11.62 Scatter Plot Colour Choice
20200608
ds %>%
sample_n(1000) %>%
ggplot(aes(x=min_temp, y=max_temp, colour=rain_tomorrow)) +
geom_point() +
scale_colour_brewer(palette="Paired") +
labs(x = vnames["min_temp"],
y = vnames["max_temp"],
colour = vnames["rain_tomorrow"]) +
theme(legend.position="bottom")
With different choices of colour different patterns may be
visible. Here the value of interest for the variable of interest,
rain_tomorrow
, is highlighted with a darker colour. We can observe,
but would want to also statistically test, that generally it rains
tomorrow for lower values of the maimum temperature today.

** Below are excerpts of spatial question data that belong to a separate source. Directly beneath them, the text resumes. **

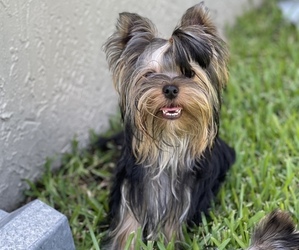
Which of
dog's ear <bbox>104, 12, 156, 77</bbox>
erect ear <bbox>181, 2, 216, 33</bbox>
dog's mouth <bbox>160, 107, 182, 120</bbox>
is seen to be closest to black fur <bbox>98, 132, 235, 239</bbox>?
dog's mouth <bbox>160, 107, 182, 120</bbox>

The random sample of 1,000 rows is generated using
dplyr::sample_n() and is then piped through to
ggplot2::ggplot(). The function argument identifies the aesthetics
of the plot so that x= associates the variable
min_temp
with the x-axis and y= associates the
variable max_temp
with the y-axis.
In addition the colour= option provides a mechanism to
distinguish between days where the observation rain_tomorrow
is
Yex and where it is No. A colour palette can be chosen using
ggplot2::scale_colour_brewer().
A graphical layer is added to the plot consisting of \((x,y)\) points coloured appropriately. The function ggplot2::geom_point() achieves this.
The original variable names stored as vnames
are used to
label the plot using ggplot2::labs(). The original names will
make more sens to the reader than our chosen normalised names.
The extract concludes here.